I am amazed, yet again, that people try to force others to comply to a process, standard, or whatever. The traditional justification is to ” have governance otherwise everything will fall apart”. Surely, we have learned enough from spectacular failures that governance that does not give people an opportunity to exercise self discipline. When you give a person a chance to develop personal discipline, then forced compliance is unnecessary. With forced compliance, we force people into ignoring their own discipline because the system will “sort” it out for you. It breeds an attitude of “the system failed me and it’s not my fault”.
This discipline I am talking about is a personal attitude to everything. Some things may be the discipline to
- not check in code that is broken
- fix your own or someone else’s broken code
- find options for looming failure
- be accountable when you’ve accepted responsibility
- admit error when you make a bad judgement
- commit to learn in the face of ignorance
- share because you just should anyway
Of course, I am being deliberately idealistic.
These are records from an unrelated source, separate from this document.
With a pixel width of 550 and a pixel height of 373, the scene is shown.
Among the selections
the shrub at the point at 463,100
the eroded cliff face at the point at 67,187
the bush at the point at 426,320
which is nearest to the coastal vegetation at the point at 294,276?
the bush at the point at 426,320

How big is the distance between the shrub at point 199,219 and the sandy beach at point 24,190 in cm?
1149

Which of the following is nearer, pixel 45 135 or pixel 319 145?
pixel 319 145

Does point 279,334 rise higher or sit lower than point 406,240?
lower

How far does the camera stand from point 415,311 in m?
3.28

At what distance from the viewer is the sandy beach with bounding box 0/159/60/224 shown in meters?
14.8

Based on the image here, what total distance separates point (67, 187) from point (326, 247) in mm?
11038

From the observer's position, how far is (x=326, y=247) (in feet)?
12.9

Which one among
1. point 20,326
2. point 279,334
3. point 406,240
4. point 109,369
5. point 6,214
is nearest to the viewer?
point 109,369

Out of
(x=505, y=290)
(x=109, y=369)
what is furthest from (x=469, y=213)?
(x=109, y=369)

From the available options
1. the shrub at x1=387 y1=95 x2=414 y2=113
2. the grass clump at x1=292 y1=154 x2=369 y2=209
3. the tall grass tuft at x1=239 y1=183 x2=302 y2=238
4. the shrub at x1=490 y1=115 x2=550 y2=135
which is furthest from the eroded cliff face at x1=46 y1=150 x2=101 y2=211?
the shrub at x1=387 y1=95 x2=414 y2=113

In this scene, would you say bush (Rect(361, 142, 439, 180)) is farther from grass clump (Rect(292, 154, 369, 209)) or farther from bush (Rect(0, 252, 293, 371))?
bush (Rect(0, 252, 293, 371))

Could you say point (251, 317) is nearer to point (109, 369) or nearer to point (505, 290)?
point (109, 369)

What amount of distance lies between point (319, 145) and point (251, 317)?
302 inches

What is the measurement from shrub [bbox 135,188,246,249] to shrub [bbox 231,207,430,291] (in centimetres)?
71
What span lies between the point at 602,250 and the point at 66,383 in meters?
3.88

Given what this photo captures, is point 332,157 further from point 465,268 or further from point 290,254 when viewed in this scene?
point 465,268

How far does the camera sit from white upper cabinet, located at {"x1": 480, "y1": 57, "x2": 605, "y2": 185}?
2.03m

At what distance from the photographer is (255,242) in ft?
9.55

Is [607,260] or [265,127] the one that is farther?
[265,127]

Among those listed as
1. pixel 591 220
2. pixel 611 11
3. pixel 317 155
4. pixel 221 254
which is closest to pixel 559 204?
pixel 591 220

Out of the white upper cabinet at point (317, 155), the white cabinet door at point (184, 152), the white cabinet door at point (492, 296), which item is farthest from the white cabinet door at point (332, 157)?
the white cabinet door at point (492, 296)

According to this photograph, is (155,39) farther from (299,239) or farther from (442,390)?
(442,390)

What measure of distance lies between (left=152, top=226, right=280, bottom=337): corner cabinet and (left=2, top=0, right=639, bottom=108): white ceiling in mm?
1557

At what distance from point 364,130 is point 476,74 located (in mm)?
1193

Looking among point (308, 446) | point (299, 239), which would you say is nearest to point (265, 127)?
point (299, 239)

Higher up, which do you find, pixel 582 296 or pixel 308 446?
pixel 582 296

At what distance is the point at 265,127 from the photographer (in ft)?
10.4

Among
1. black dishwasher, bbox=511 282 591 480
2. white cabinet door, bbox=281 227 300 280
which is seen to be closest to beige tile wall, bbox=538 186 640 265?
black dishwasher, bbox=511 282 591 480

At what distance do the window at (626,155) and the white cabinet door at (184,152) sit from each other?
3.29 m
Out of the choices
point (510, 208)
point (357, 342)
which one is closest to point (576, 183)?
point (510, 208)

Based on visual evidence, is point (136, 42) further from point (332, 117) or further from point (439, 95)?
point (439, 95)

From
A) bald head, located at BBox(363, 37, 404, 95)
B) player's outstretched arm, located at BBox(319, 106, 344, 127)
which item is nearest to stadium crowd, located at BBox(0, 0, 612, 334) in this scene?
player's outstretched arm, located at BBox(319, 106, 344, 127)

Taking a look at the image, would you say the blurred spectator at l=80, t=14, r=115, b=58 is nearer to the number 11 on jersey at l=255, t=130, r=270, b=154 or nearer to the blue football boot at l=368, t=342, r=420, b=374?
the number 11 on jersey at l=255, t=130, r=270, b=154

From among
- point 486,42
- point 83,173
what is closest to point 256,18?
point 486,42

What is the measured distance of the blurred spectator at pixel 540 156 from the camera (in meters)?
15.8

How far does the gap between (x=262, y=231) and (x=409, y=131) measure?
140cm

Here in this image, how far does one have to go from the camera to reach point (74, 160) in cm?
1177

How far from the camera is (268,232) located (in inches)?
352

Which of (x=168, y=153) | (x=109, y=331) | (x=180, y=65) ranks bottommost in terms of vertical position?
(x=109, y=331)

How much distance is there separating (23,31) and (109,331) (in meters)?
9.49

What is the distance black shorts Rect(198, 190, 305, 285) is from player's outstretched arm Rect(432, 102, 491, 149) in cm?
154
But wouldn’t it be really nice if everyone just accepted discipline as something that needs to be developed personally. Imagine it for a moment … so many XP values and principles seem a lot easier to adopt. Just imagine it.
A forced compliance style of governance is a lot about trying to compensate for lack of trust and admitting that we are more likely to fail than succeed. On the other hand, discipline is not pain, suffering and anguish. It’s only sadistic if you implement discipline for nothing.
In ubuntu coding, discipline is a necessary quality.